CEO Stephen Elop might have meant to signal resolute leadership during an ongoing crisis at the wireless handset vendor, but nothing in today's announcement offers clarity about what the future holds for the company or whether it can right the ship. Investors have seen reorganizations like this before at other endangered companies, and they know where it's leading Nokia. By the end of this year, Nokia will be a much smaller company on a revenue and stock valuation basis, and its future will be even more in doubt, the modest success of its Lumia phone notwithstanding.
There's some disheartening history behind this tough assessment. Nokia's actions are eerily similar to steps taken by other enterprises that slowly diminished after dominating their market sectors. Nokia is unlikely to fall into technology's historical bin, but the job cuts, management changes, and other strategic initiatives implemented so far by Elop remind me of actions taken by Palm Inc., Motorola Inc., Nortel Networks, Lucent Technologies, and many other former tech giants that misread their markets and tumbled into oblivion. BlackBerry (Nasdaq: RIMM; Toronto: RIM) is in a similar funk, and its reorganization efforts have not paid off as expected.
If this assessment appears harsh, don't just follow the Nokia sales trajectory. Look more closely at more important factors -- why the company is where it is today, what is happening at its rivals (Apple, Samsung, HTC), the monumental changes occurring in its market, and what could make it competitive again. Also, consider the fact that, as Nokia cuts jobs and reorganizes operations (necessary actions if it is to survive), it is also demoralizing employees and sending mixed signals about its future to contractors, suppliers, and other third-party support companies it requires for future growth.

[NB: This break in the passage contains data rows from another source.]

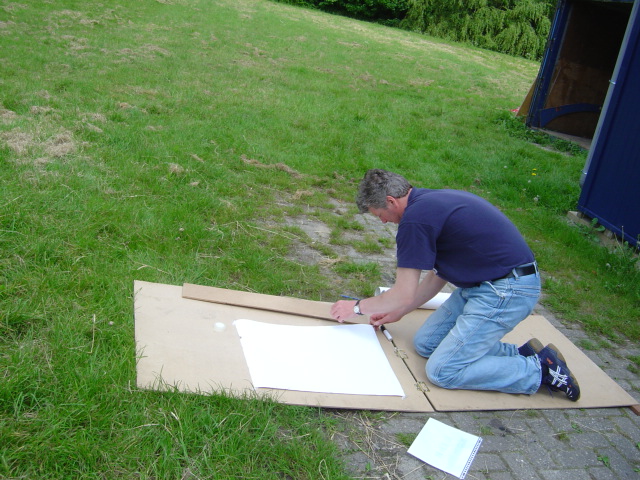 2004HWK004.jpg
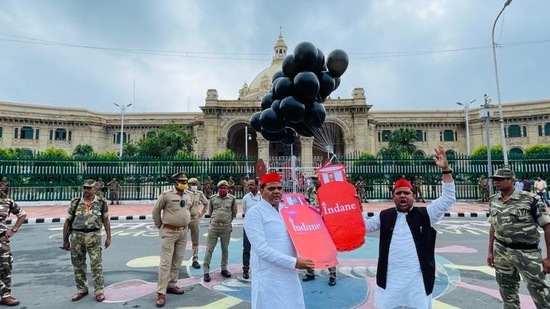 The protest was held ahead of the one-day special session of the state assembly. (Twitter/@samajwadiparty)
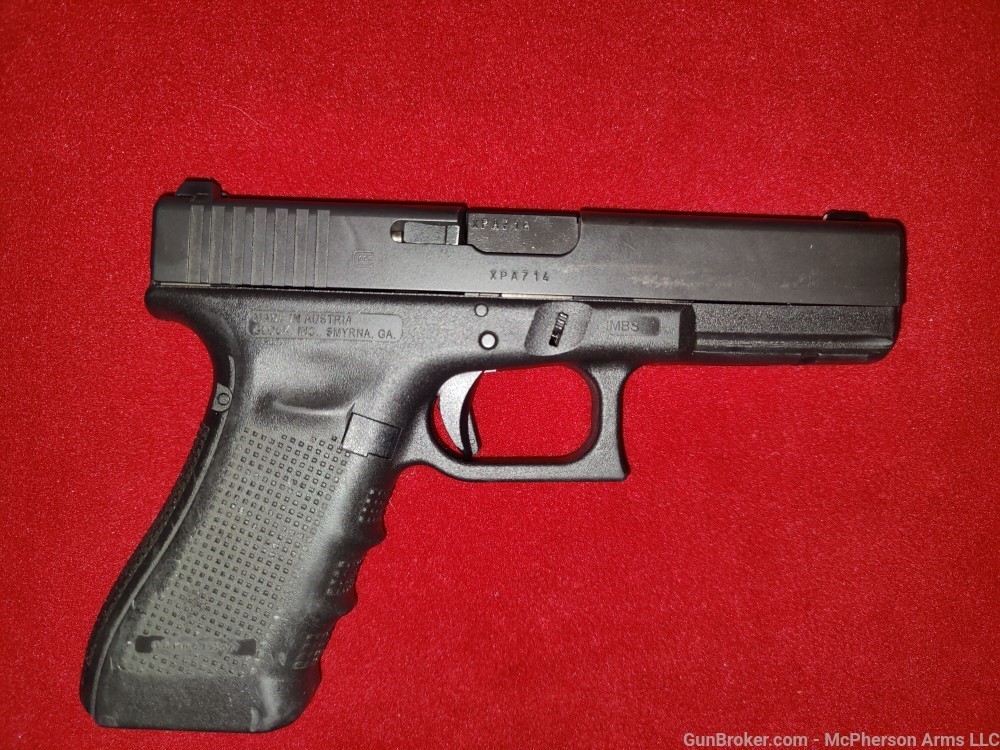 GLOCK G22 GEN 4  With Extras -img-3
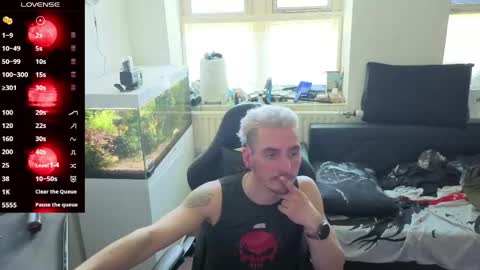 Rayzel online show from April 2026 11:38:01 AM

For instance, Nokia suppliers in the communications IC market recall how their profitability and long-term viability were horribly threatened as companies like Motorola declined. They know by now that they've got to pull up the stakes and throw operational and product support behind Nokia's rivals.
As the company totters, members of its ecosystem are feeling the heat and rushing for the exit. This means critical engineering employees will be firing off resumes to other companies. Application developers the company needs to support the rollout of services for the Lumia and other devices will devote more resources to rivals. The effect is already being felt at companies in the extended supply chain. The DSP chip vendor Ceva Inc. recently slashed its 2012 sales and earnings estimates because of declining sales at Nokia. What many suppliers see now is the possibility of getting crushed under the tottering giant.

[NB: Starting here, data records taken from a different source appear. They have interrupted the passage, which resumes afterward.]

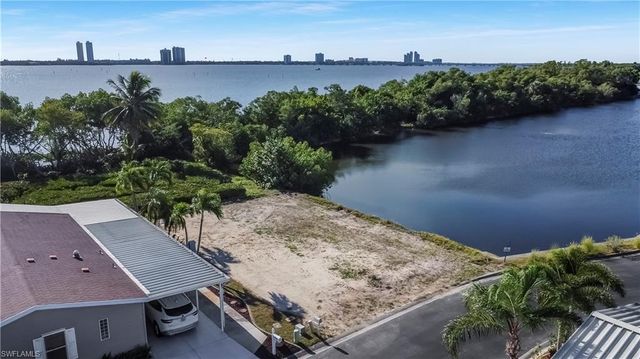 5534 Adam DR, North Fort Myers, FL 33917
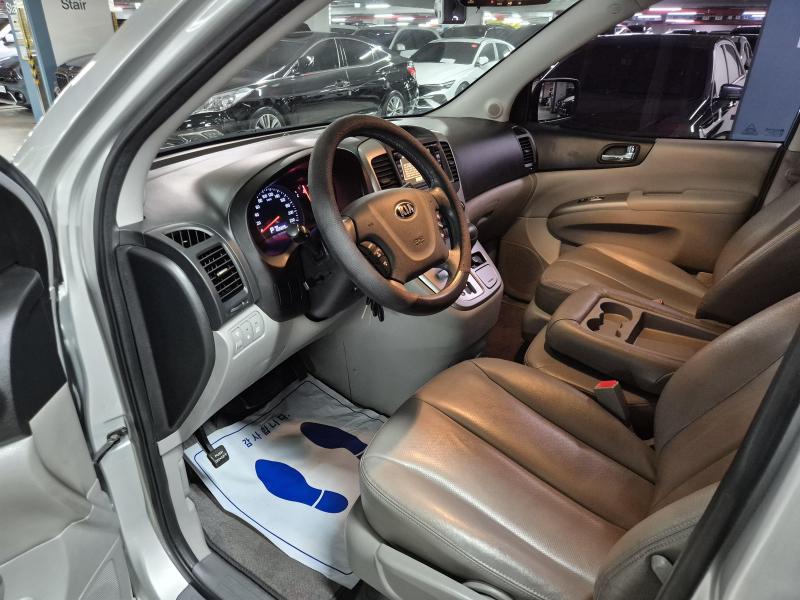 기아 카니발 R 9인승 디젤 GLX 최고급형 - 이미지 11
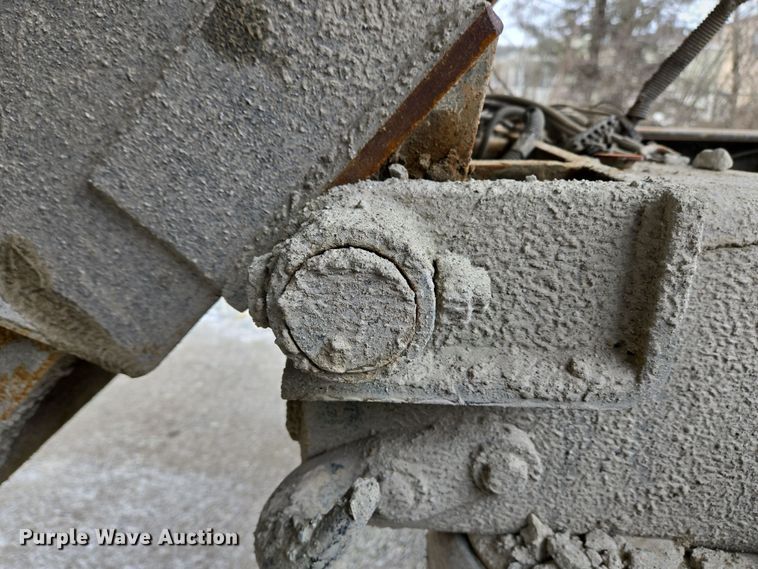 image for item EC4006 2015 Peterbilt 567 dump truck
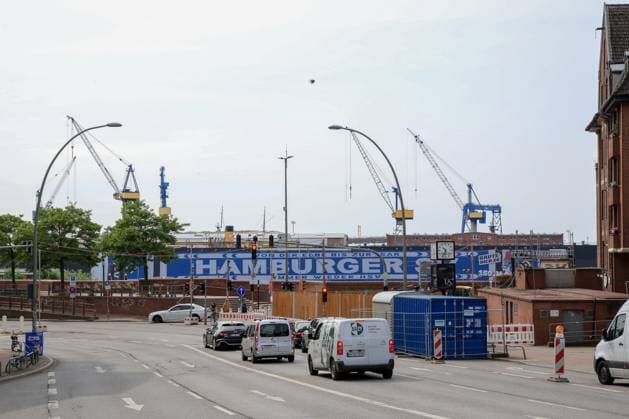 Der HSV feiert über 150000 Mitglieder mit einem überdimensionalem HSV Schal am Dock 11 im Hamburger Hafen Autos Deutschland , Hamburg , Hafen , Fischmarkt , Fussball , 1. Bundesliga , Hamburger SV HSV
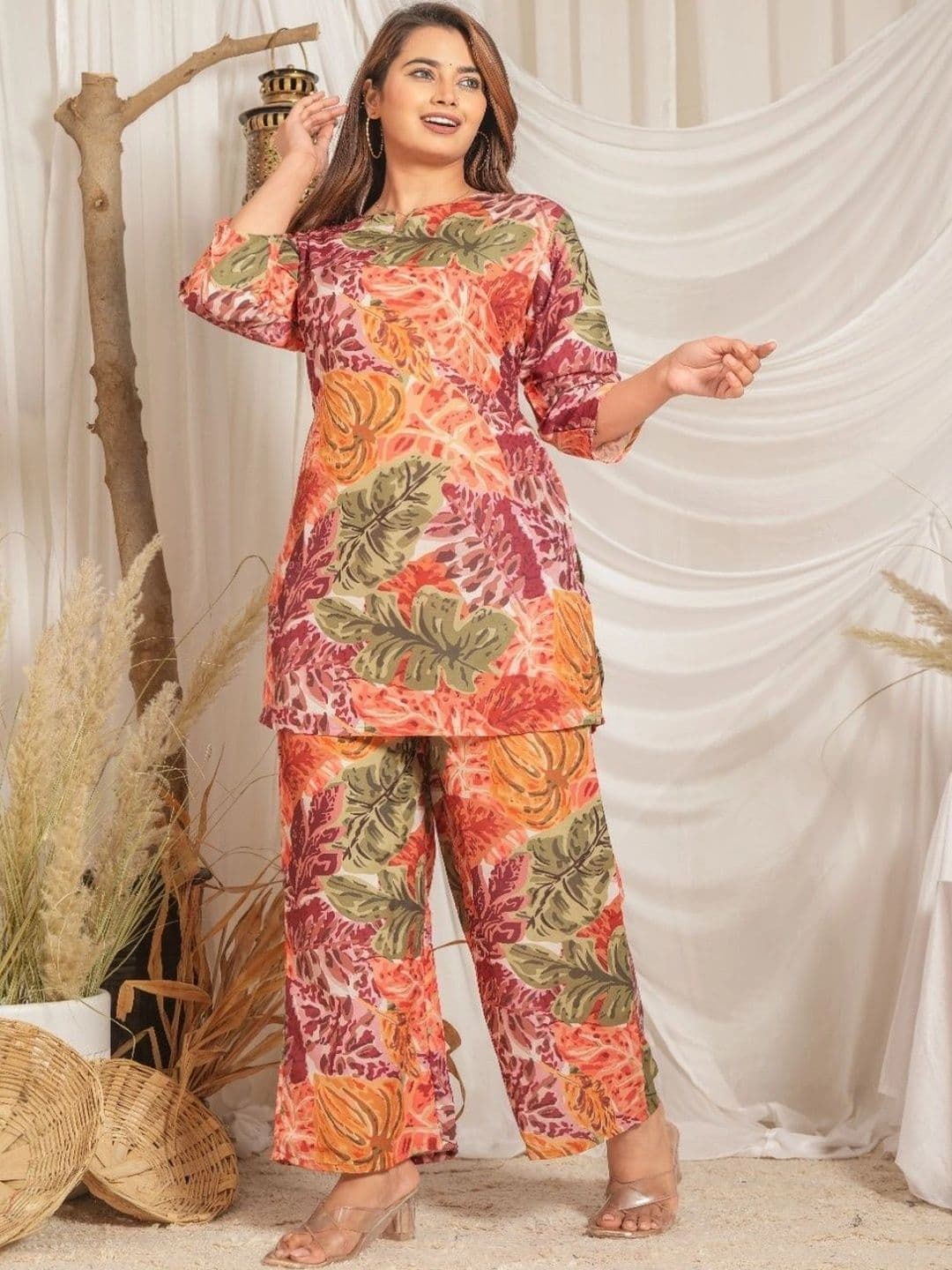 CNS FASHIONS Women Floral Printed Regular Pure Cotton Kurta with Palazzos - view 1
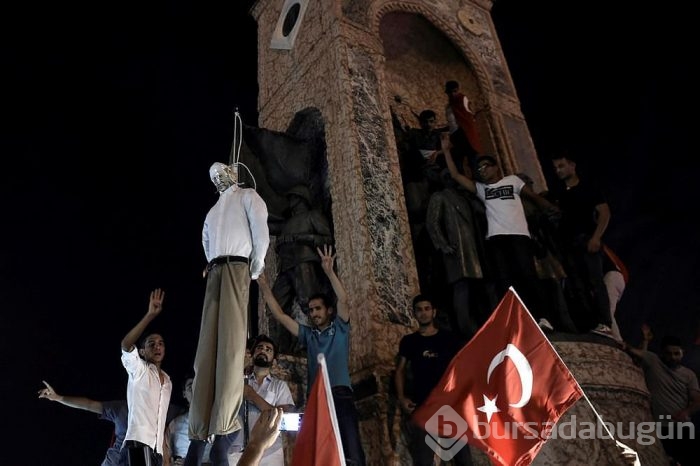 Taksim Meydanı'nda poster yaktılar!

Nokia is a fast fading shadow of its former self, and no amount of employee retrenchment and management reshuffling will send the market a different message. Today's announcement confirmed that the company is burning more money than it is making. It said in a press statement that it expects the "non-IFRS Devices & Services operating margin in the second quarter 2012 to be below the first quarter 2012 level of negative 3.0%. This compares to the previous outlook of similar to or below the first quarter level of negative 3.0%." The company also said it "expects competitive industry dynamics to continue to negatively impact Devices & Services in the third quarter 2012."
It should have added that the situation won't improve that much for the rest of the year. Before today's announcement, analysts had reduced their average revenue estimate for Nokia this year to €39 billion, or about $49.2 billion. (I think sales will be even lower.) The company posted €42 billion of sales for 2011 and €50.7 billion for 2008.

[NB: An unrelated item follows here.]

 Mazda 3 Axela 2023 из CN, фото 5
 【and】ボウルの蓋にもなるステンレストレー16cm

The job cuts will reduce the breakeven revenue target and relieve pressure on the balance sheet at a time when cash conservation is becoming a major priority. They won't cure what really ails Nokia: an inability to catch up with Apple and Samsung, combined with the unwise decision to abruptly terminate Symbian operating system-based products in favor of Windows OS. That move stopped Nokia cold, and for that Elop himself deserves the axe.